Madrid también es 'Biutiful'
Pegados a las paredes de la plaza Mayor se levantan estos meses de otoño huérfano unas vergonzantes urbanizaciones de cartón ordenadas en fila junto a las oficinas del Ayuntamiento. Dentro, en centímetros cuadrados de dignidad arrugada y sujeta por cuerdas, duermen mendigos, familias, desheredados a expensas del frío, ajenos a las luces y los adornos navideños. A la misma hora que ellos descansan atados a sus mantas y a los pocos enseres que les quedan, un batallón de hambrientos hace cola entre los cubos de basura de los supermercados para recoger deshechos y productos caducados con que dar de comer a los suyos.
Por las cloacas de esta ciudad más indigente que hace tres años, más pobre, más desconcertada, trabajan multitud de esclavos a los que nadie sabe dar nombre. Duermen apiñados junto a los talleres de los polígonos donde se mezclan sus colores formando un crisol mestizo de rostros y pieles negras, amarillas, pálidas y de color café. Una identidad difusa, superviviente y calada hasta los huesos.
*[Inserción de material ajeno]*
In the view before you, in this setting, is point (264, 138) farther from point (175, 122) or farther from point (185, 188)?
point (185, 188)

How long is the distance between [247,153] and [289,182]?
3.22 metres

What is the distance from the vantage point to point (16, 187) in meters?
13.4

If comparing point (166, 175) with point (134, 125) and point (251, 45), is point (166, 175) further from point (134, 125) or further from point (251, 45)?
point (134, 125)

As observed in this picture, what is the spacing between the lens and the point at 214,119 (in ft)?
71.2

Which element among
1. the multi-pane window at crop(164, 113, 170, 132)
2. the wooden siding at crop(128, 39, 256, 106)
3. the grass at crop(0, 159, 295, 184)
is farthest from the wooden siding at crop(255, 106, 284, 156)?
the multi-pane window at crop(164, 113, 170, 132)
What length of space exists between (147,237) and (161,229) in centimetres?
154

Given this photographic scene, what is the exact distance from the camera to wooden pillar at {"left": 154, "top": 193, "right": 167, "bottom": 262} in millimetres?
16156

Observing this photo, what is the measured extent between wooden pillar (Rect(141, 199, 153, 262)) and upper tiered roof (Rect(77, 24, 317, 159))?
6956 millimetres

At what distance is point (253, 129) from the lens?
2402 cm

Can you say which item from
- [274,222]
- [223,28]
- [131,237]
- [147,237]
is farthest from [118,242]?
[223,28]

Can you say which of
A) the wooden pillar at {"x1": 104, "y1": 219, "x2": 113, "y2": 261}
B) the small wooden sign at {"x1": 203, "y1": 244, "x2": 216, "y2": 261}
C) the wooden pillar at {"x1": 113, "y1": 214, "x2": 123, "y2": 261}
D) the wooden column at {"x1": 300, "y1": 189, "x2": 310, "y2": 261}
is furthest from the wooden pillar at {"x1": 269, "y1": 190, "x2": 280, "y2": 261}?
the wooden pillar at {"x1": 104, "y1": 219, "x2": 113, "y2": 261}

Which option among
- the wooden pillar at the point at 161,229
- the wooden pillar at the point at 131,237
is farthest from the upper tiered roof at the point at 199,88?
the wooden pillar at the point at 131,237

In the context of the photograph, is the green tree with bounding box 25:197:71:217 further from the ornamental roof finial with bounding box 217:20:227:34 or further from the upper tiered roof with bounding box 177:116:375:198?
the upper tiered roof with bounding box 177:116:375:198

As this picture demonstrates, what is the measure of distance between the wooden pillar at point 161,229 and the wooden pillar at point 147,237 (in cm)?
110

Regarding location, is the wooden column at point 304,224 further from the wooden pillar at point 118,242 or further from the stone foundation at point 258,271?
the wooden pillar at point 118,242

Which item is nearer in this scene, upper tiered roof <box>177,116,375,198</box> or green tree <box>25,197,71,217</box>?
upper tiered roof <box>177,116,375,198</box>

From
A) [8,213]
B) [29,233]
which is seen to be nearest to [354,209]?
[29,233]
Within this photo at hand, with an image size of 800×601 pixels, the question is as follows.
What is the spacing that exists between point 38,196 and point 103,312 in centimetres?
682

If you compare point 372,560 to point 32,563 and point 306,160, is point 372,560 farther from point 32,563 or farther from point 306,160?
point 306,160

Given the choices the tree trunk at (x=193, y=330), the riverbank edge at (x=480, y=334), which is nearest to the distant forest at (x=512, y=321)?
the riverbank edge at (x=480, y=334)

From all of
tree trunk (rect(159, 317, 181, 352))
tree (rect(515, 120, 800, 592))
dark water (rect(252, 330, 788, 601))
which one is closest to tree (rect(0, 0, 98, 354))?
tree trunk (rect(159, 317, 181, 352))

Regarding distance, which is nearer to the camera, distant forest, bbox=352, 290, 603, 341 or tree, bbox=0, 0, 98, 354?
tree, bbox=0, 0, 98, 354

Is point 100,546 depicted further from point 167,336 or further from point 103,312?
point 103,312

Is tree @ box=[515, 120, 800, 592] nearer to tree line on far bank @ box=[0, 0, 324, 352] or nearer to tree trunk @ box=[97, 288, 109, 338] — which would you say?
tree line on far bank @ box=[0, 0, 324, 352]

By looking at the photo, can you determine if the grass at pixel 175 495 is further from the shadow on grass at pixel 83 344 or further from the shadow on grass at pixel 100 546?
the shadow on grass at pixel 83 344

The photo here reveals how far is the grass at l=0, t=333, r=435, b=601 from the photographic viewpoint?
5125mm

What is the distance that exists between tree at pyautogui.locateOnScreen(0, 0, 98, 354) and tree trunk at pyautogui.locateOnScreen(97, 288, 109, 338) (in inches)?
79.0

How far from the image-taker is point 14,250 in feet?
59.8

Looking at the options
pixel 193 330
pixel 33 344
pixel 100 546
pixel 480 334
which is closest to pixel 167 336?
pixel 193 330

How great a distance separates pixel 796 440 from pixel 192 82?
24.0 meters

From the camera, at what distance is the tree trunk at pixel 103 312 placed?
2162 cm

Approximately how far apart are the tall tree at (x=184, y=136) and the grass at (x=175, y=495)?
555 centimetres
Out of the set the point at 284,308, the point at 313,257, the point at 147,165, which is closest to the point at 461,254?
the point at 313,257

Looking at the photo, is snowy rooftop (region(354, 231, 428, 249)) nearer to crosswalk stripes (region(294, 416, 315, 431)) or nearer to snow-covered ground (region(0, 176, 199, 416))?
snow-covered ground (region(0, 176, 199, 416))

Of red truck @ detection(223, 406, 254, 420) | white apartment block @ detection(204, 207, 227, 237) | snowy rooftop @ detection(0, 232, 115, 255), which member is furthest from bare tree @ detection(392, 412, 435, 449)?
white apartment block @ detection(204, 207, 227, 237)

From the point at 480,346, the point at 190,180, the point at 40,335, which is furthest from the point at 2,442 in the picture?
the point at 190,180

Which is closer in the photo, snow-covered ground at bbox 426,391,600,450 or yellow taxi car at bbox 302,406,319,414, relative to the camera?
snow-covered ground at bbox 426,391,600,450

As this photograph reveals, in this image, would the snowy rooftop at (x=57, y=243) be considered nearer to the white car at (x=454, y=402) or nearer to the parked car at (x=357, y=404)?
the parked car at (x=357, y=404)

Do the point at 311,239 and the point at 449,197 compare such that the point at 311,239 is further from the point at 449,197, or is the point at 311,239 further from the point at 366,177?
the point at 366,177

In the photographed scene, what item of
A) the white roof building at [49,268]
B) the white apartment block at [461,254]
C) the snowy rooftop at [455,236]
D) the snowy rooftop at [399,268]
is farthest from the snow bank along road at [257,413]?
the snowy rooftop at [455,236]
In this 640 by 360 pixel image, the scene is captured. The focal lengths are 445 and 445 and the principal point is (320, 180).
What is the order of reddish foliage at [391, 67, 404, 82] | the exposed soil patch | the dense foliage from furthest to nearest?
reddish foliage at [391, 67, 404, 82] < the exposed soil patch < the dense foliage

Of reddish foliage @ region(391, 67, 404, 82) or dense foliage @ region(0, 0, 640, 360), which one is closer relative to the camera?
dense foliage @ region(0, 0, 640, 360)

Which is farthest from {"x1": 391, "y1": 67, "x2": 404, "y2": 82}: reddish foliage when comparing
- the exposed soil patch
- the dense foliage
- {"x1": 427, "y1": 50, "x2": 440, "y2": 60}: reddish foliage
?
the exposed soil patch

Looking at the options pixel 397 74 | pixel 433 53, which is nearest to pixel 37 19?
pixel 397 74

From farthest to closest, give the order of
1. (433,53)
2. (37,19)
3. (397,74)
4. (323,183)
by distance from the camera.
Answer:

Es el mundo que el mexicano Alejandro González Iñárritu ha descrito en su última película. Lo ha hecho en Barcelona. Pero perfectamente lo podría haber rodado en Madrid. Esta ciudad también es Biutiful. Un símbolo de la era global, donde, como cacarean muchos, todo es diferente. Cierto. Todo, absolutamente todo, menos la miseria, que no cambia.
Iñárritu nos la muestra. Este autor, este poeta ha vuelto a parir una obra bella, compleja, cruda y emocionante. Su universo y sus estructuras de cine viajante y en movimiento, la dinámica de desesperación nómada de Babel, queda quieta en Biutiful, detenida en una urbe europea y en torno a un personaje central: ese Uxbal misterioso y entregado, piadoso y trapichero que encarna Javier Bardem.
Lo que cuenta Biutiful es un vía crucis contemporáneo. La búsqueda de la dignidad previa a la muerte por las calles oscuras, grises y sin luz mediterránea de Barcelona. Y su camino de redención, tortuoso y plagado de dolor, nos hipnotiza, nos acongoja, nos devasta con sus caídas y sus escasos instantes de felicidad pasajera.
Por él transitan chinos explotados a destajo en talleres donde carcome la humedad, negros traficantes que se lo juegan todo en la calle, policías corruptos, niños desconcertados por una demasiado temprana espada de Damocles... La vida y la muerte. La vida al otro lado de la muerte y la muerte ambulante que acecha por las aceras de la vida. Varias dimensiones son las que se cruzan dentro de la mirada poderosa de Uxbal y todas nos las cuenta Bardem con la fuerza proverbial de su rostro.
Cuando apareció hace 10 años en Cannes Amores perros, este que lo firma comprobó que Buñuel seguía vivo. Iñárritu conmocionó aquel festival fuera de concurso y desde entonces no ha cedido ni ha hecho concesiones a nada. Le han cortejado en Hollywood. Se ha peleado con quien compartía la autoría de sus tres películas anteriores -el guionista Guillermo Arriaga-, pero no ha abandonado su compromiso con las angustias contemporáneas, con el mundo que le ha tocado vivir.
Retrata nuestras obsesiones, nuestra desnudez, nuestra miseria y nuestro miedo a escala global: por las calles de Tokio, en las azoteas de México DF, entre los desiertos que explotan la inmigración a costa de vidas truncadas en la frontera del norte, por el Raval, en la pedregosa intemperie del Magreb. Pocos, muy pocos conservan hoy un discurso tan coherente, tan rico, tan ambicioso en el cine moderno. Su obra habla todas las lenguas a la vez, fotografía rostros descuartizados por la falta de esperanza, vibra, ríe, llora, muere, vive en otro mundo, al otro lado de la línea y los espejos, más allá, en las fronteras atravesadas con el pasaporte de su cámara, la herramienta que desnuda y plagada de verdades hirientes conmociona el alma castigada y atónita de todos nosotros.